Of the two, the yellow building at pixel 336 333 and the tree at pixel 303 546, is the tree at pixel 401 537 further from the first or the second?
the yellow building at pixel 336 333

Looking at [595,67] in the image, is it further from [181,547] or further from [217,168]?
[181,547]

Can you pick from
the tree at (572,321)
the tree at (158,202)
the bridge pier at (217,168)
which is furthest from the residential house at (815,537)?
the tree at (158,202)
+===+
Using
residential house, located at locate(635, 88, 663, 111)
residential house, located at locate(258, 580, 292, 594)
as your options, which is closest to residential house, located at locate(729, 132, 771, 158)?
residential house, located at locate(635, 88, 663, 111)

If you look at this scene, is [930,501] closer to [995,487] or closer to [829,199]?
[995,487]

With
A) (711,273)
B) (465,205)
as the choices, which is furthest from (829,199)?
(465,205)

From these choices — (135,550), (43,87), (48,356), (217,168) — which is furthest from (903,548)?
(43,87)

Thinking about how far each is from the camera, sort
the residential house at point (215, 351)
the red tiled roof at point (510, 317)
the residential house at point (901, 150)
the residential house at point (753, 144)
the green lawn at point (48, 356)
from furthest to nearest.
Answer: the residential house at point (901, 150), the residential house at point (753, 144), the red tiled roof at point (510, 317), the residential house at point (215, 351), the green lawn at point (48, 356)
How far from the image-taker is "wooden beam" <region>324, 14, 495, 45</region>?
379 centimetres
+===+
▶ [Objective]:
Switch "wooden beam" to "timber beam" in the lines between the one holding "How far from" and the one holding "379 centimetres", inclusive. Give only those lines again, with nothing else altered.

▶ [Result of the exercise]:
How far from the image-taker is "timber beam" <region>324, 14, 495, 45</region>?
379 centimetres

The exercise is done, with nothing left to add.